A fronto temporal flap around the foreign body was raised. Wide craniotomy was done, suspecting brain edema and four burr holes at the corners were made. Then a bony gutter was made around the foreign body with the help of rongeurs without disturbing the metal piece. Then the craniotomy was performed with gigli saw wire. The bone flap was elevated carefully leaving behind the small piece of bone around the metal piece. As the foreign body was sharp and the entry point was close to the sylvian fissure, blind pulling of the foreign body was avoided. Dura was opened and sylvian veins were seen away from the foreign body [Figure 2]. Then the metal piece was gently pulled out and the tract was inspected for any bleeding. The retrieved foreign body was a piece of knife with sharp pointed tip. After hemostasis wound was closed and the patient was kept on anti epileptics and antibiotics. Post operative CT showed small bleed in the frontal region along the tract. The patient recovered well and there was no peri operative complication.
Figure 2: A&B: Intra operative image showing position of burr holes around the foreign body. C: sylvian vessels (blue star) seen away from the foreign body
Penetrating head injuries may be due to high velocity or low velocity trauma. Most of the high velocity head injuries occur at the warfare due to missile or bullets. Low velocity penetrating brain injuries are noticed at domestic violence with sharp metallic objects [3]. Injury due to a sharp knife is less common.
Usually these are stabbed by another person, self inflicted and less commonly by accident [4]. As the sharp end of the knife pierces the skull bone, maximum energy dissipated at the bony entrance and the object enters the brain parenchyma with less energy. Therefore, they may not produce major parenchymal damage. However, injury to the blood vessels or sinuses may result in massive hemorrhage and have a poor outcome. Apart from this there may be associated subdural/epidural hematoma. Urgent CT scan gives an idea of the type of bleed and if necessary angio should be done to exclude traumatic pseudoaneurysm or aretriovenous fistula [1]. As our patient turned COVID positive, with limited resources in the COVID care center, angiogram could not be performed. Moreover, there was no underlying hematoma to suggest vascular injury. Early surgical intervention is essential as wound site infection may lead to brain abscess.

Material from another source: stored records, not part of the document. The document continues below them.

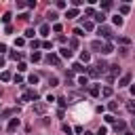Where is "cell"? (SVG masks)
<instances>
[{
    "instance_id": "ee69618b",
    "label": "cell",
    "mask_w": 135,
    "mask_h": 135,
    "mask_svg": "<svg viewBox=\"0 0 135 135\" xmlns=\"http://www.w3.org/2000/svg\"><path fill=\"white\" fill-rule=\"evenodd\" d=\"M76 46H78V40L72 38V40H70V49H76Z\"/></svg>"
},
{
    "instance_id": "74e56055",
    "label": "cell",
    "mask_w": 135,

Surgical removal of the sharp knife from the brain parenchyma is tricky. A sudden jerky movement may result in injury to the adjacent vessels as in our patient it was close to the sylvian fissure. Location of entry wound and the entire trajectory should be thoroughly reviewed on radiology. At times a 3D reconstructed image with multiple cut sections in different planes gives a clear picture of the sharp object in relation to vital structures of brain. In our patient the entry was just adjacent to the key burr hole point and the knife had traversed perpendicular to the coronal plane along the orbital roof. Radiologically the entry was close to the sylvian fissure but the trajectory was anterior to it. As the entry was close to the veins, we left a small rim of bone around the knife while making the craniotomy. We considered dural opening prior to removal of the foreign body to look for the sylvian veins in relation to the lodged knife. The cortical vessels were visualized and preserved while removing the knife. Sudden puling of the sharp knife close to major vessels will have a risk of injuring them and should be avoided (Table 1).
Penetrating brain injury with sharp knife is rare and need early surgical intervention. Pre operative radiology should be evaluated thoroughly to look for the trajectory of the foreign body when it is close to important major vessels like sylvian veins.